▶ **TASK STATEMENT**: Update the lines starting with the one containing "Which of the items" and going on through the end of the material, replacing "potted plant" with "house plant" and leaving everything else unchanged. Leave the pictures out of your answer.

Extracted data entries:
━━━━━━━━━━━━━━━━━━━━
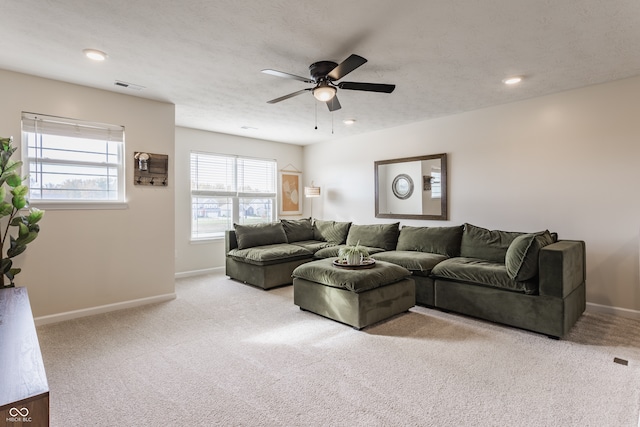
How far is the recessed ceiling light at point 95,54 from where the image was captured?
279 cm

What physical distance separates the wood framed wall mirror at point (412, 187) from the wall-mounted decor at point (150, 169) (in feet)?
11.0

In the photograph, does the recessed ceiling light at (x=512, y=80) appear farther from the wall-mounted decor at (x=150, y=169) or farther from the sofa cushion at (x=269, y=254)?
the wall-mounted decor at (x=150, y=169)

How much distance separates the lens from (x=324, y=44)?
8.73 feet

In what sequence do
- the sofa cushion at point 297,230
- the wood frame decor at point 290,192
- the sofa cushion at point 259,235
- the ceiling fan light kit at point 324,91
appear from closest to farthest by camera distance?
1. the ceiling fan light kit at point 324,91
2. the sofa cushion at point 259,235
3. the sofa cushion at point 297,230
4. the wood frame decor at point 290,192

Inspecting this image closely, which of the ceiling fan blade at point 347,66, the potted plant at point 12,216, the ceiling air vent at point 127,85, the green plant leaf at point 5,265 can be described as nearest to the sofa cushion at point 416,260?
the ceiling fan blade at point 347,66

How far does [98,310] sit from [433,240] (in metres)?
4.14

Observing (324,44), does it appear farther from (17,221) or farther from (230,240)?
(230,240)

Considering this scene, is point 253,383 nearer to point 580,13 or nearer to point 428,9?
point 428,9

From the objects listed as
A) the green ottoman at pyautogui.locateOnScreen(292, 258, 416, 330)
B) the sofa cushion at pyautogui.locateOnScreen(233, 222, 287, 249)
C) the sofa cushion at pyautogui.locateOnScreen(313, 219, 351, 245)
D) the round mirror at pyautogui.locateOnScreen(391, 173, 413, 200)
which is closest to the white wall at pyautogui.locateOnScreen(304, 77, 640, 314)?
the round mirror at pyautogui.locateOnScreen(391, 173, 413, 200)

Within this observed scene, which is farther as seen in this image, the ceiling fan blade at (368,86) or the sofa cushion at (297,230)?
the sofa cushion at (297,230)

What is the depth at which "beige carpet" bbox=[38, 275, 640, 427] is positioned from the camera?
1.92 meters

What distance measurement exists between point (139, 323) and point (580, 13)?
4515mm

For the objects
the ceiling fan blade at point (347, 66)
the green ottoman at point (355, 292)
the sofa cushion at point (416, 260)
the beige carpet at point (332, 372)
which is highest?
the ceiling fan blade at point (347, 66)

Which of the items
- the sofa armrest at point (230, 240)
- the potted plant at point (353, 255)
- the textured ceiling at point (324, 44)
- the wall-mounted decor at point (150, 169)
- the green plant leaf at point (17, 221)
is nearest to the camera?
the textured ceiling at point (324, 44)
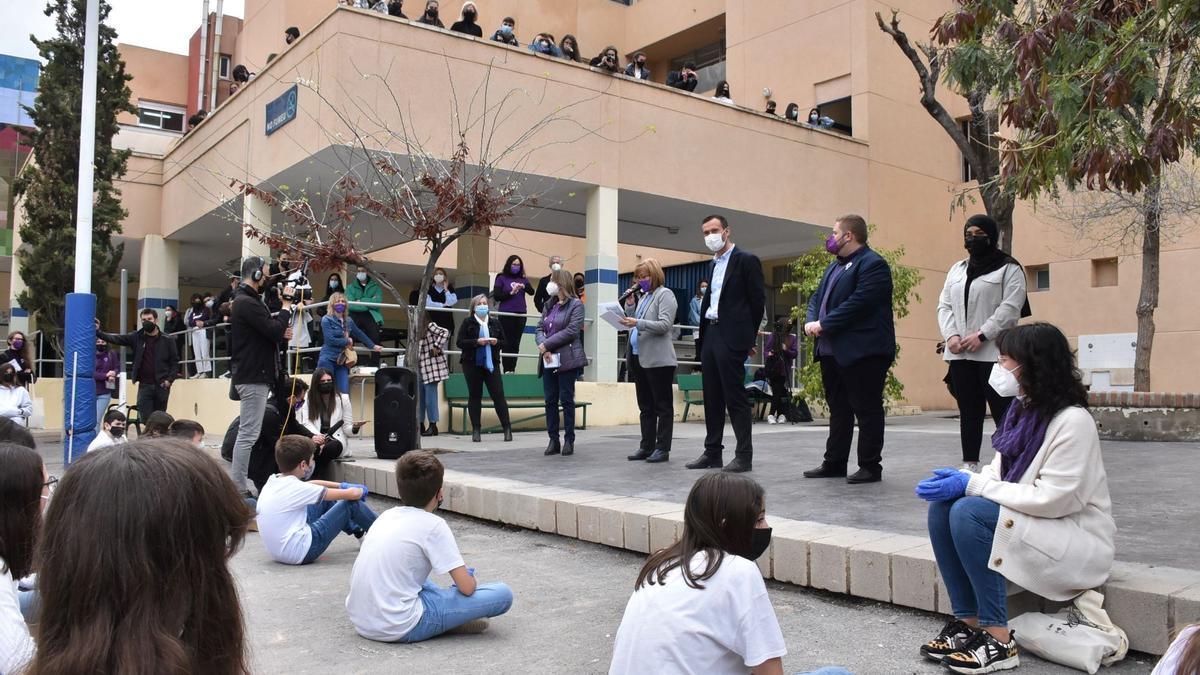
━━━━━━━━━━━━━━━━━━━━
▶ **SOLUTION FOR THIS PROBLEM**:
Which of the items
- the sofa armrest at point (230, 240)
- the house plant at point (353, 255)
- the textured ceiling at point (324, 44)
- the wall-mounted decor at point (150, 169)
- the green plant leaf at point (17, 221)
is nearest to the camera?
the textured ceiling at point (324, 44)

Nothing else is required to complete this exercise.